Southern Fried Hate

by Michel Lowe

Recently I was corresponding with a friend about a local story here in the Washington Area. The Wash Post printed, on the first page of the Metro section, a story entitled “Jury clears Fairfax dog walker in unscooped poop case.” That’s right, the Fairfax County court system impaneled a 12-person jury and wasted a day to hear a case about dog poo.  Makes you glad you don’t pay taxes to Fairfax County!

Executive Summary Two sisters lived next door to a woman who tends a friend’s small dog, one of those yappy little rag mop doggies.  The neighbors have been feuding for years, harassing each other, calling cops over “vandalism,” that sort of thing.  It all reached the boiling point when the sisters ratted out their neighbor for not scooping up after little poopsy.  The courtroom was thick with the sisters’ hatred of the neighbor according to the report in the paper.  When the jury weighed the evidence they exonerated the dog walker.

So my friend observes that he thought only Iowans were so immature, to which I responded Southerners are both immature and hateful.  I spent my first 30 years in St. Louis, another 25 in northern Virginia, and I’m back in St. Louis.  My parents and theirs were from southern Missouri so I am steeped in southern culture. And in case you didn’t know it, St. Louis is not a Midwestern city, it is a Southern city.  Not so southern as Burmingham, more like Memphis or Louisville. You want Midwest, go to Kansas City.  Or Iowa.
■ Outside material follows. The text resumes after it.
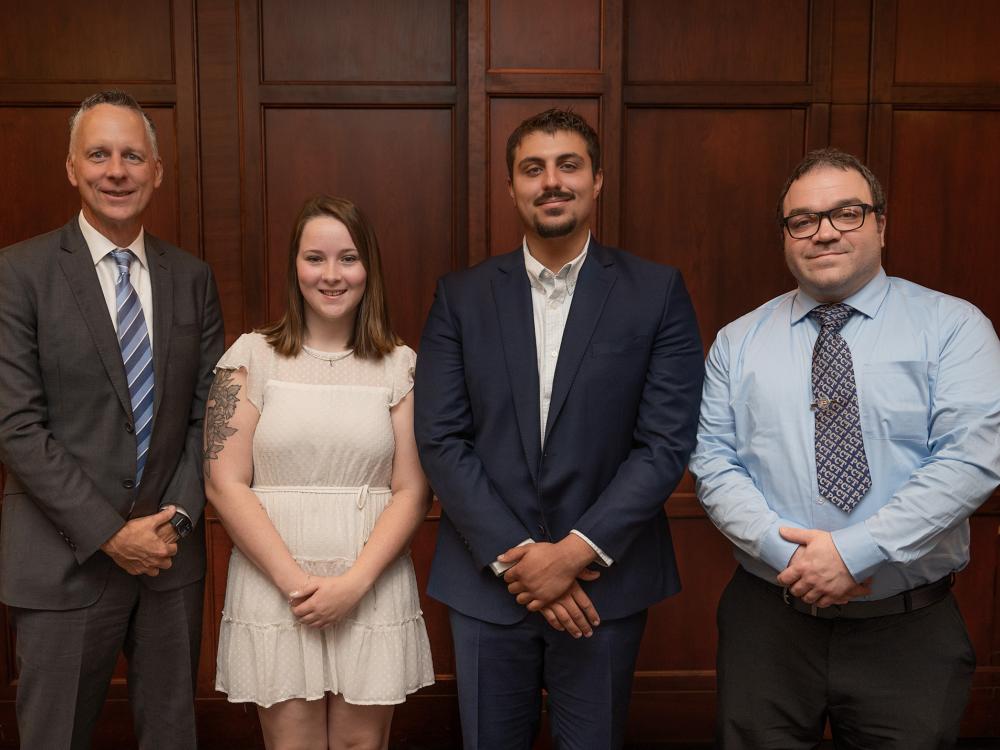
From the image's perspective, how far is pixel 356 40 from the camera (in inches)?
117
One of the things the South does best is to hate and our hatred runs deep and pure. We have hate a-plenty; we produce some of the world’s best hate; our cup runneth over with hate.

Some of the Things We Hate We hate the North, New York, California, anyone who is not like us, unions, bosses, Catholics, the rich, the poor, Jews, American foreigners – anyone not born and raised in my home town – foreign foreigners, Asians, Mexicans (in the South all Latins are Mexicans), dopers, gropers, cops and robbers.  We hate learning, we hate the learned, we hate Muslims, we hate Protestants who aren’t Baptists and Baptists who aren’t SOUTHERN Baptists.  We hate African Americans. We hate ourselves: for being dumb, for names like “Billy Bob,” for the wink-and-a-nudge Jim Crow who ignorantly waves his Stars and Bars and calls it heritage, and for lacking the courage to call stupid when we see it, for failing to denounce institutionalized racism when we’re swimming in it, for the intellectual dishonesty to accept second-best as good enough. Excluding SOUTH Africa under apartheid, we set the gold standard for hate.
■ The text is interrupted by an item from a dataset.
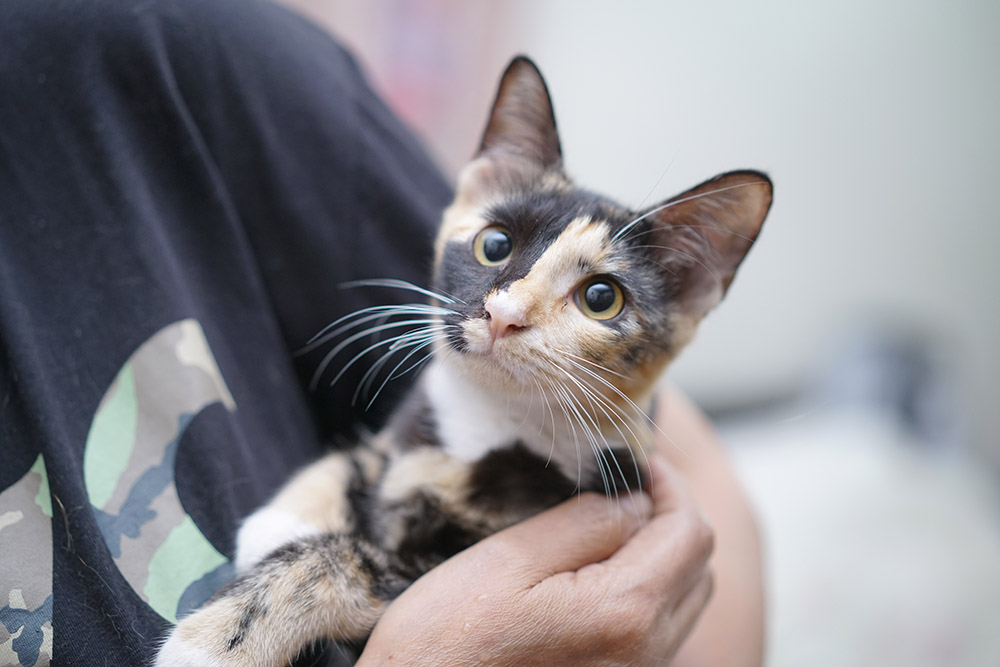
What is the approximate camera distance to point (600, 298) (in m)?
0.83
There’s no monopoly on hate: the Middle East hates the developed world, Giants fans hate the Cowboys, Poles hate Russians, Tibetans hate the Chinese. Most of the world hates America. But in the American South, hate is like mother’s milk and babes learn it at mammy’s pap.

Take the relatively benign sports hate.  Nobody is hated, at least in DC, more than Duke, especially their goddamn basketball team.  The U of Maryland administrators a few years ago had to ban a particular cheer the Terps fans used when playing the Blue Devils at College Park.  The arena shook with cheering Maryland fans chanting, “Fuck Duke! Fuck Duke! Fuck Duke!”  They even made sweatshirts and tees with that heart felt slogan.

The South is both immature and hateful.  Mix in a dollop of stupidity and you’ve got the complete explanation for:

  • Guns in church
  • Michael Vick’s Bad Newz Kennels
  • The Dukes of Hazzard
  •  Jerry Falwell
  • His love child, Pat Robertson
  • Squeal like a pig!
  • Lester Maddox, Karl Rove, Bull Connor, Dubya, Lee Atwater, George Wallace, and Hee-Haw
  • Branson (Missouri not Richard)
  • Rick Perry

I could go on, but you get the point. Speaking of the South, I attended a networking class recently and the instructor told a story about when he was teaching BGP in Chicago.  BGP is the glue that binds the Internet together, allows your local ISP to exchange IP addresses with its neighbors and so on.  The entire Internet is one big BGP network.  [You’re welcome for that little peek behind the curtain.]  So the thing is, there are millions of IP networks in the Internet and to manage all that traffic coppery requires some organization.  One of the ways the carriers and large enterprises organize their BGP networks is by grouping routers together into what are called BGP federations and BGP confederations.  So the instructor asked the class, “Can anyone tell me the difference between a federation and a confederation?” And a Southern voice from the back of the room says, “One of them shall rise again!”